### YANG DIPERLUKAN:
Menurut bacaan tentang pendidikan wanita dalam Islam, apa yang disebut Haiffa A. Jawad sebagai salah satu hak terpenting bagi kaum wanita di dalam Islam?

### TEKS BACAAN:

A. Konsep Dasar Pendidikan Wanita dalam Islam
Dalam bahasan Islam and Women’s Education,
Haiffa A. Jawad mengemukakan bahwa salah satu hak terpenting bagi kaum wanita
di dalam Islam adalah hak untuk memperoleh pendidikan.
Sebenarnya secara konseptual Islam tidak ada
persoalan yang layak diperdebatkan tentang pentingnya arti pendidikan bagi
kehidupan manusia baik itu bagi laki-laki maupun perempuan. Karena jelas
disebutkan bahwa menuntut ilmu itu wajib bagi setiap muslim laki-laki dan
perempuan. Pentingnya pendidikan bagi perempuan juga berkaitan erat dengan
peran penting mereka dalam peningkatan kualitas generasi muda. Dalam hal ini
diperlukan adanya peningkatan kesadaran pada seorang ibu terhadap tanggung
jawab dan perannya sebagai pendidik pertama dan utama. Merupakan suatu yang
kodrati bahwa perempuan yang melahirkan anak, membesarkan generasi bangsa yang
secara alamiah ia memiliki hubungan emosional yang paling dekat dengan anak.

### DATA YANG DIBERIKAN:
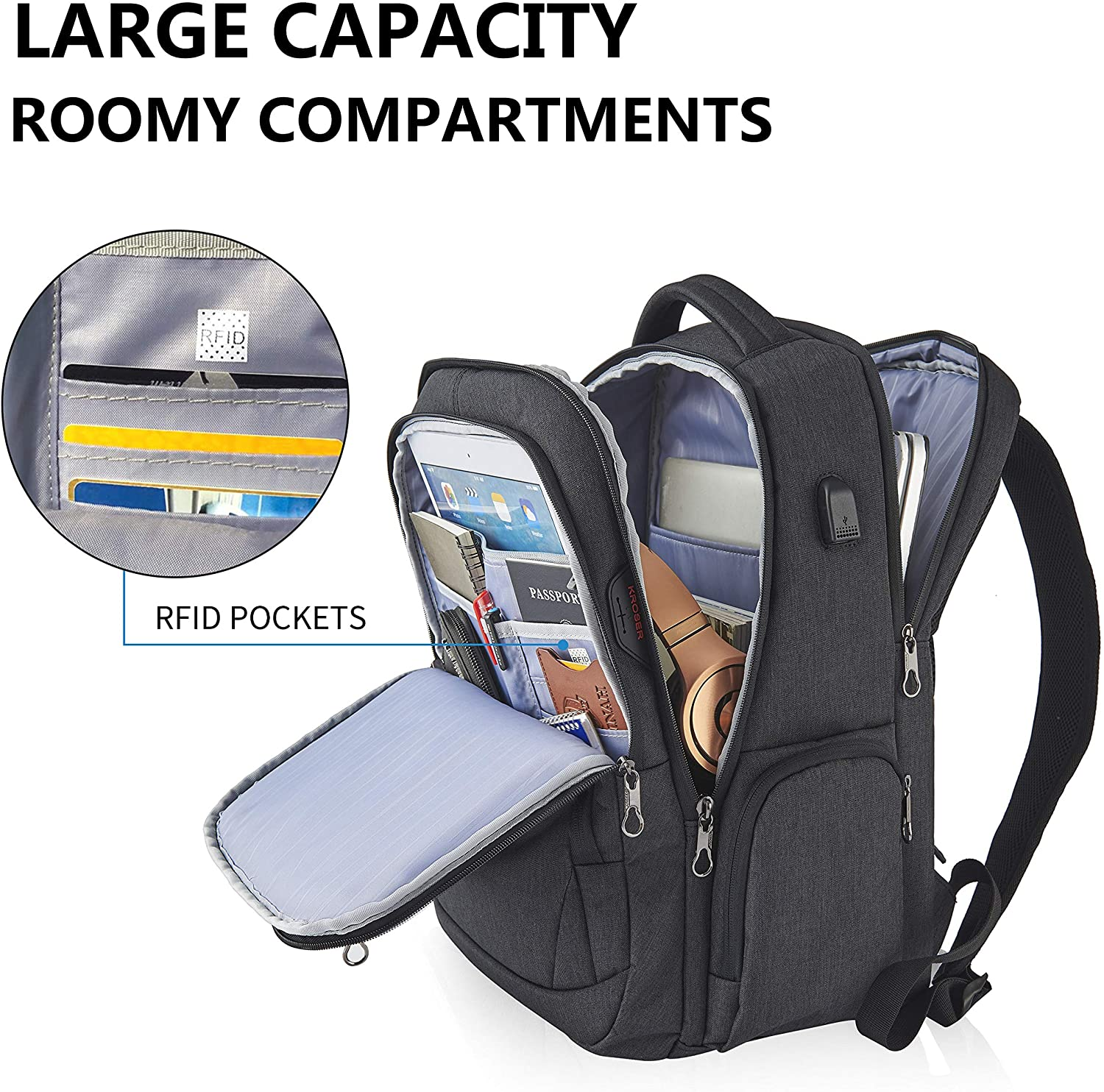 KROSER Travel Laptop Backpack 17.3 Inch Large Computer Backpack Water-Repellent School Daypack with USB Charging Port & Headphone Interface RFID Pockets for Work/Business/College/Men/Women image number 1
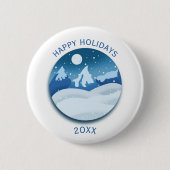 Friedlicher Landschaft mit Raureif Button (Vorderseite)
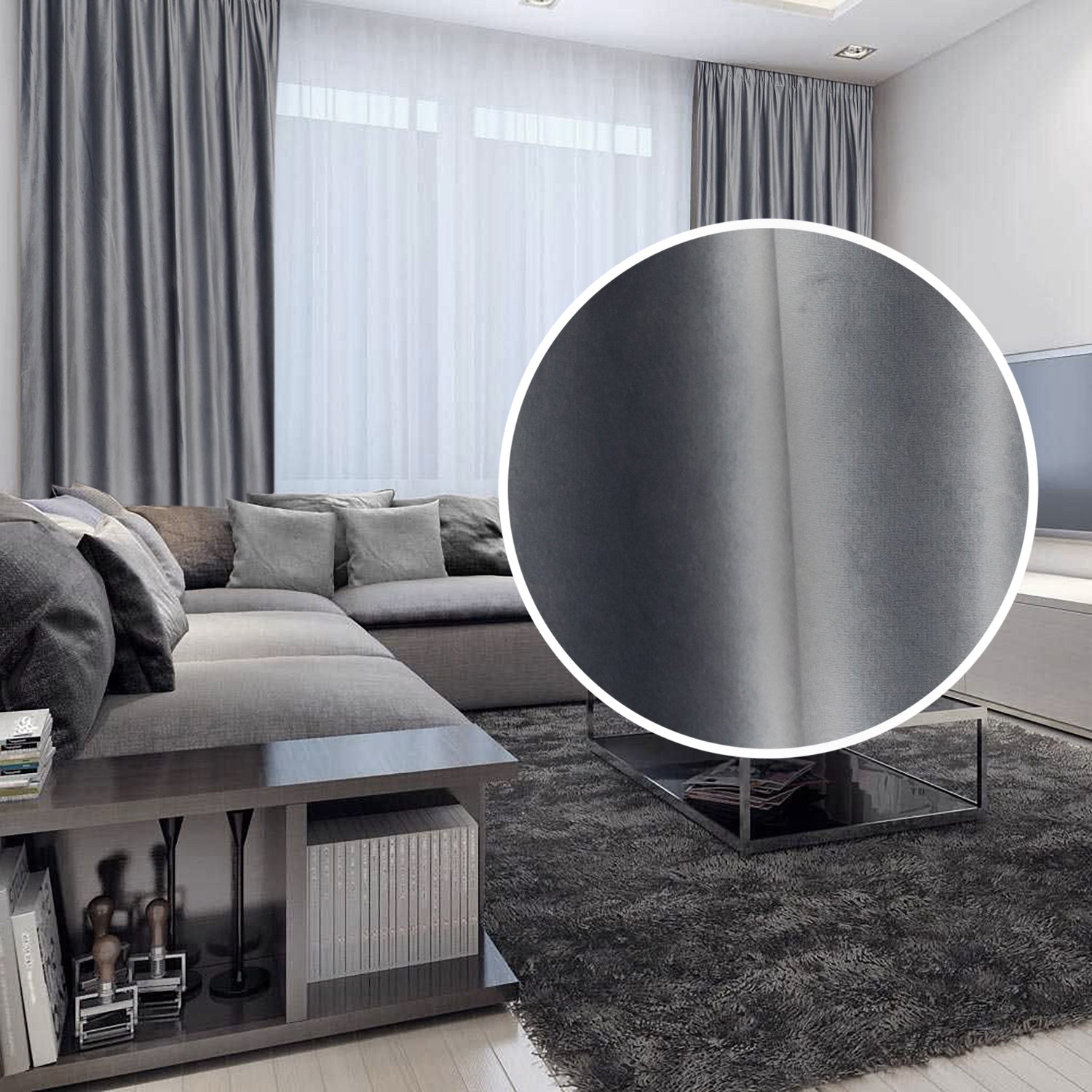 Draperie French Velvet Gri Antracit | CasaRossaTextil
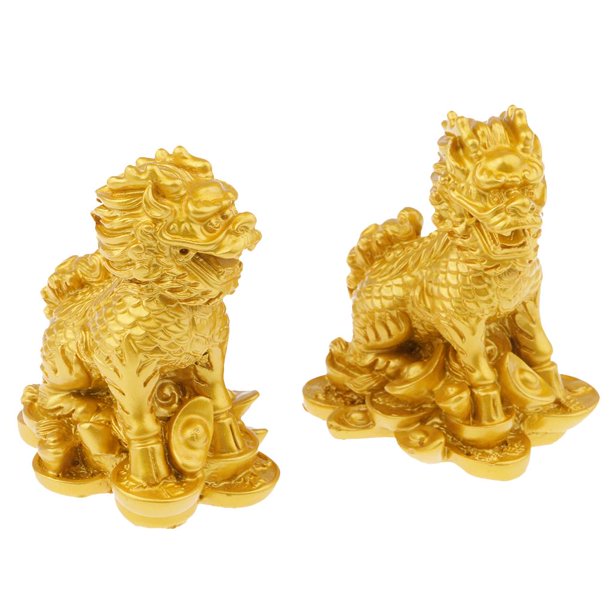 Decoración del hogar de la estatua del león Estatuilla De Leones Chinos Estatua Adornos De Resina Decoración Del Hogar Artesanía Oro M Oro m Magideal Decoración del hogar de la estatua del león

### JAWABAN TUGAS:
Hak untuk memperoleh pendidikan.